§ TASK OBJECTIVE: Reproduce the material word for word, from its first line through the line containing "4. blue plastic", including that line. Leave the pictures out.

>>

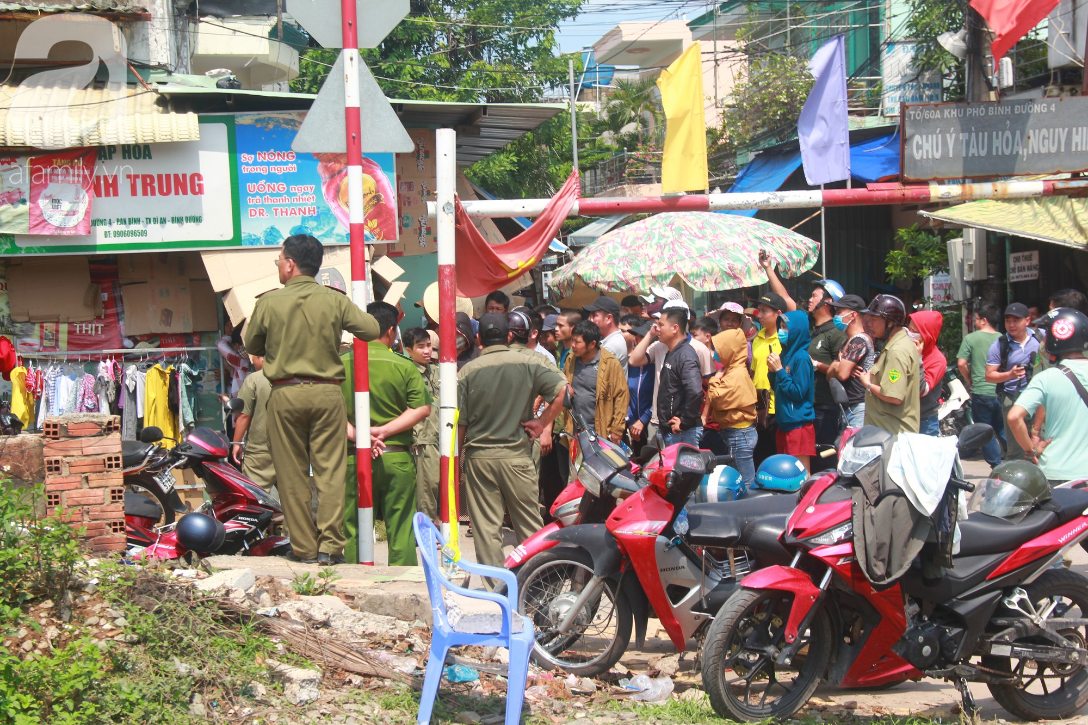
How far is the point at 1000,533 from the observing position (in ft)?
14.7

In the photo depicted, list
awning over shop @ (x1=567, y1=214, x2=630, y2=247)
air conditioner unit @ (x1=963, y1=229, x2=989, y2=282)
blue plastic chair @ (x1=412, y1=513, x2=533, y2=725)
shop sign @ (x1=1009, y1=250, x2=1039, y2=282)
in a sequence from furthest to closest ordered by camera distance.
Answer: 1. awning over shop @ (x1=567, y1=214, x2=630, y2=247)
2. air conditioner unit @ (x1=963, y1=229, x2=989, y2=282)
3. shop sign @ (x1=1009, y1=250, x2=1039, y2=282)
4. blue plastic chair @ (x1=412, y1=513, x2=533, y2=725)

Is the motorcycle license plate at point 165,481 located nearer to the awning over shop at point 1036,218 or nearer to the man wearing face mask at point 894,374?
the man wearing face mask at point 894,374

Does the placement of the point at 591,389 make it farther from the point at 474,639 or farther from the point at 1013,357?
the point at 474,639

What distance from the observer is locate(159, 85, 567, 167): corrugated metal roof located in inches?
382

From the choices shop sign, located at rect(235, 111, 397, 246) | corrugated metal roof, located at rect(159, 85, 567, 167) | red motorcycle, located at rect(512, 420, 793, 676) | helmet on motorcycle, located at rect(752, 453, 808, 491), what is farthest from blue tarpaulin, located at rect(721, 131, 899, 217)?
red motorcycle, located at rect(512, 420, 793, 676)

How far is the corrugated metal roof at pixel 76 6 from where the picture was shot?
31.4 ft

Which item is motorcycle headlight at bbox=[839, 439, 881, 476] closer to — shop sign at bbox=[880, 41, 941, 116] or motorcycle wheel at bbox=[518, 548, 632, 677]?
motorcycle wheel at bbox=[518, 548, 632, 677]

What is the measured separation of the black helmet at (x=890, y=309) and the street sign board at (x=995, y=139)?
2533 mm

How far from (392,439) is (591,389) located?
222 centimetres

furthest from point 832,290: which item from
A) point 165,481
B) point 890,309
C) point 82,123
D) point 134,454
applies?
point 82,123

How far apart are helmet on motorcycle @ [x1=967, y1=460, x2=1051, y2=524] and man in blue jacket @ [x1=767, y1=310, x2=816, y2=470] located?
3.72m

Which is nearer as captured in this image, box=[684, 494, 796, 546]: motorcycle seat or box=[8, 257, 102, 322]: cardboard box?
box=[684, 494, 796, 546]: motorcycle seat

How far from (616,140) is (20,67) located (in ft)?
77.7

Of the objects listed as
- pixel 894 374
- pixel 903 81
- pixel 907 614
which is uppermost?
pixel 903 81
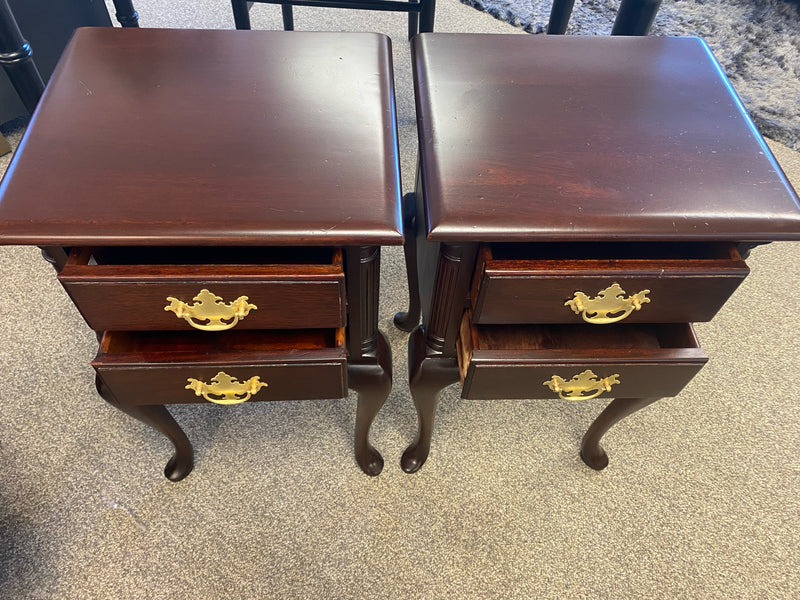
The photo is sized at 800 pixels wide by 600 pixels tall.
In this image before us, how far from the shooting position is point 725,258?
559 mm

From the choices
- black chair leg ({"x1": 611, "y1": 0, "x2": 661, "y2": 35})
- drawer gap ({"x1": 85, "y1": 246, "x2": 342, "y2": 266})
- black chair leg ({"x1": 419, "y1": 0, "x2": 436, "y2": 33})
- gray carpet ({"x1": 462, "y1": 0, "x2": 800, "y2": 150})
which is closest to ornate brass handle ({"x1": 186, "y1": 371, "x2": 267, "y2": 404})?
drawer gap ({"x1": 85, "y1": 246, "x2": 342, "y2": 266})

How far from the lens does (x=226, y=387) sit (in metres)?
0.61

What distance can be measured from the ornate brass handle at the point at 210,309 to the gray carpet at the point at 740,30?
1.48m

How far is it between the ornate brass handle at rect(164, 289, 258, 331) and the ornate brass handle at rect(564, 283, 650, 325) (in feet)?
1.00

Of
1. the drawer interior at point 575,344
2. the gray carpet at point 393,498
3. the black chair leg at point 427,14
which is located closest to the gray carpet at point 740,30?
the black chair leg at point 427,14

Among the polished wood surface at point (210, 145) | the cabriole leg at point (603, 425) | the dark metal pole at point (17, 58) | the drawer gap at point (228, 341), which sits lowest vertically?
the cabriole leg at point (603, 425)

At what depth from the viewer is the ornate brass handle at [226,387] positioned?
1.95ft

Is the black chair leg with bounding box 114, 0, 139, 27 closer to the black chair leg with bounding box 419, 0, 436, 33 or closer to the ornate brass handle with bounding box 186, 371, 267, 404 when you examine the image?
the black chair leg with bounding box 419, 0, 436, 33

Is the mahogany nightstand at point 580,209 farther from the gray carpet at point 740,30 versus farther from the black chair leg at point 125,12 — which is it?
the gray carpet at point 740,30

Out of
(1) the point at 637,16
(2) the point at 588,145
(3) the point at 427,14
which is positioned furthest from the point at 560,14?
(2) the point at 588,145

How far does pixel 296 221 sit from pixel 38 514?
615mm

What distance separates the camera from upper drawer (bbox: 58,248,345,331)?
50cm

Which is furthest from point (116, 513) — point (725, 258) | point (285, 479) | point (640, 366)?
point (725, 258)

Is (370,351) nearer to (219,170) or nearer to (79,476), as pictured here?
(219,170)
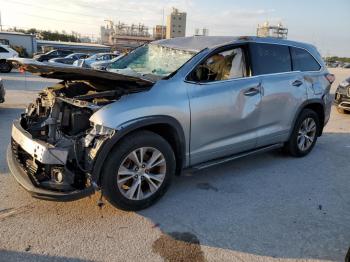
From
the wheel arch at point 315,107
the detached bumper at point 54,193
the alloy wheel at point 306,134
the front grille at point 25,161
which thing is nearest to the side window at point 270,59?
the wheel arch at point 315,107

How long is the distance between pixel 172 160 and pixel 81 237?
48.5 inches

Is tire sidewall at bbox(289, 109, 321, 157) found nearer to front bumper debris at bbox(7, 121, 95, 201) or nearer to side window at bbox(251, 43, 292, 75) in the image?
side window at bbox(251, 43, 292, 75)

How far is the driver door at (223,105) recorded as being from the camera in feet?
13.8

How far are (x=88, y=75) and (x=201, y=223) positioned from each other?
6.27 ft

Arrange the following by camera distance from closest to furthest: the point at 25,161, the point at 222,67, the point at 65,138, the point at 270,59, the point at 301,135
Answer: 1. the point at 65,138
2. the point at 25,161
3. the point at 222,67
4. the point at 270,59
5. the point at 301,135

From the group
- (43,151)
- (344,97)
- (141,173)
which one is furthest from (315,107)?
(344,97)

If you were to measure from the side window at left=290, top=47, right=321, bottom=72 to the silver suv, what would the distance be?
0.20 metres

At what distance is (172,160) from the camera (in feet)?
13.2

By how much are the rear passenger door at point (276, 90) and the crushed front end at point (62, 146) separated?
2.15 meters

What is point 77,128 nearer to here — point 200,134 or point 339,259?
point 200,134

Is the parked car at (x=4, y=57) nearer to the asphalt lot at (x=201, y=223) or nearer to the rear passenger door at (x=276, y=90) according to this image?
the asphalt lot at (x=201, y=223)

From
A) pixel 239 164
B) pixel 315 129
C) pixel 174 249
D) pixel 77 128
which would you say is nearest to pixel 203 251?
pixel 174 249

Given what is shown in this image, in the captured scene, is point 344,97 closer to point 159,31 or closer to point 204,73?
point 204,73

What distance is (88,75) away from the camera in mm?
3822
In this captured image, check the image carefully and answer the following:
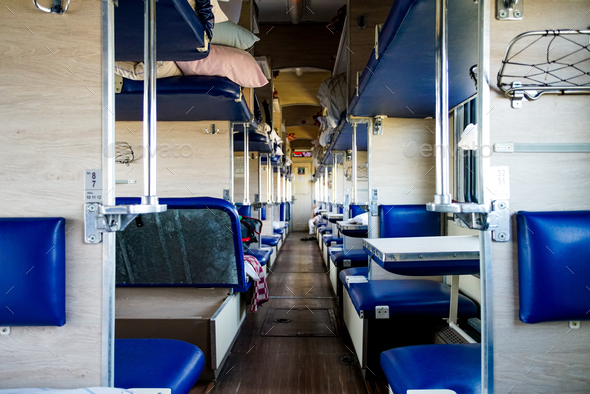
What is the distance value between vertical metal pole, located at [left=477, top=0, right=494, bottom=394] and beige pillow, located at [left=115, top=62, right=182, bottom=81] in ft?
6.86

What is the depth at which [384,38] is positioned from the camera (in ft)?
5.93

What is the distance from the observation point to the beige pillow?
2473 mm

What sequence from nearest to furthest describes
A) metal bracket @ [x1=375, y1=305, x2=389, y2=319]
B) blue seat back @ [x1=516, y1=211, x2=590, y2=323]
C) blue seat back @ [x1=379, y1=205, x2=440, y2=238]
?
1. blue seat back @ [x1=516, y1=211, x2=590, y2=323]
2. metal bracket @ [x1=375, y1=305, x2=389, y2=319]
3. blue seat back @ [x1=379, y1=205, x2=440, y2=238]

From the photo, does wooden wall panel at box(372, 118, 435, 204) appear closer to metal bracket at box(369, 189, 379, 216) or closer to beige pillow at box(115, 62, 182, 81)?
metal bracket at box(369, 189, 379, 216)

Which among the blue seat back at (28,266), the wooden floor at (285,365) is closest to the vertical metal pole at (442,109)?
the blue seat back at (28,266)

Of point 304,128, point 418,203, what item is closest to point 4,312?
point 418,203

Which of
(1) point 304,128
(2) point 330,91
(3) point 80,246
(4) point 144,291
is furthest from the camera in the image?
(1) point 304,128

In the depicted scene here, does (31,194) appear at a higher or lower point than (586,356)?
higher

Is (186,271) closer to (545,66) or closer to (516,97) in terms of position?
(516,97)

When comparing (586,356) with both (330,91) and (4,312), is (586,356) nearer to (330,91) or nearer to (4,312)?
(4,312)

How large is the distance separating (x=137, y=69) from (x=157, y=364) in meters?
2.02

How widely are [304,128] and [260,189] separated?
638 centimetres

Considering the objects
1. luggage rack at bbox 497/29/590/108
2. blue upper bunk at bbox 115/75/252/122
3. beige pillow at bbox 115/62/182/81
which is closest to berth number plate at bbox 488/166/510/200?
luggage rack at bbox 497/29/590/108

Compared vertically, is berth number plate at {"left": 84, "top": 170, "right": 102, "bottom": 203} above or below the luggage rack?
below
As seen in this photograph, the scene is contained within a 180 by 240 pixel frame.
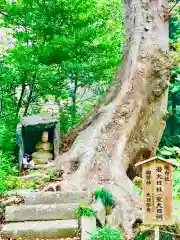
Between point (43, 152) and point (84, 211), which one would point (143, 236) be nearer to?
point (84, 211)

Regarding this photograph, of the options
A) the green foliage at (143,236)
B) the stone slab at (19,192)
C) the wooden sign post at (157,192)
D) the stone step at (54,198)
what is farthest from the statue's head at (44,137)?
the wooden sign post at (157,192)

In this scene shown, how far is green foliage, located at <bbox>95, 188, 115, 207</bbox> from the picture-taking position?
6.55 m

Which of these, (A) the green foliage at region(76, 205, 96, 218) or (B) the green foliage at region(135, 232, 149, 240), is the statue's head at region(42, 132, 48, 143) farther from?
(B) the green foliage at region(135, 232, 149, 240)

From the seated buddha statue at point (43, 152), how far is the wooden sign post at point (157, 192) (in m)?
4.06

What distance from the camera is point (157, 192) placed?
5059 millimetres

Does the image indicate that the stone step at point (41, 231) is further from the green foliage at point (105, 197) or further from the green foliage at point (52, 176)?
the green foliage at point (52, 176)

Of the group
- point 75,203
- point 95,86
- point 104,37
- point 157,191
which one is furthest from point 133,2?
point 157,191

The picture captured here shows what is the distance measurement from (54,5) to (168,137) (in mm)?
8829

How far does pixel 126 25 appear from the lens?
10.6m

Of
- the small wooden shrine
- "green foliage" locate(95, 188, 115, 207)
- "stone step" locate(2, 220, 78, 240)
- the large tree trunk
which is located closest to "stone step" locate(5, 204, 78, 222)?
"stone step" locate(2, 220, 78, 240)

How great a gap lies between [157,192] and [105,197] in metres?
1.66

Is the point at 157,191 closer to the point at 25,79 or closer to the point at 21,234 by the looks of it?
the point at 21,234

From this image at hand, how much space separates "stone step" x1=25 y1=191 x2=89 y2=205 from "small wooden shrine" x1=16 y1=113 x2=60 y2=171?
2.10 metres

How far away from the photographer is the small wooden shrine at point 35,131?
8844 millimetres
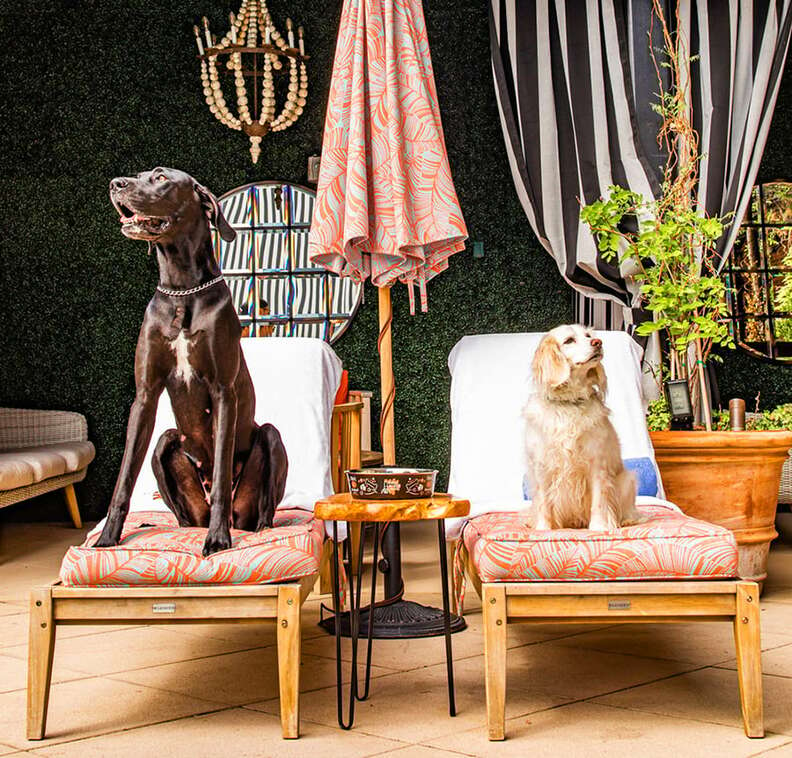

<<

§ FULL RESPONSE:
How far is the point at 1000,533 from the observing position (in ft)?
14.7

In the photo depicted, list
awning over shop @ (x1=567, y1=214, x2=630, y2=247)
air conditioner unit @ (x1=963, y1=229, x2=989, y2=282)
blue plastic chair @ (x1=412, y1=513, x2=533, y2=725)
shop sign @ (x1=1009, y1=250, x2=1039, y2=282)
in a sequence from furthest to closest ordered by camera distance.
Answer: 1. awning over shop @ (x1=567, y1=214, x2=630, y2=247)
2. air conditioner unit @ (x1=963, y1=229, x2=989, y2=282)
3. shop sign @ (x1=1009, y1=250, x2=1039, y2=282)
4. blue plastic chair @ (x1=412, y1=513, x2=533, y2=725)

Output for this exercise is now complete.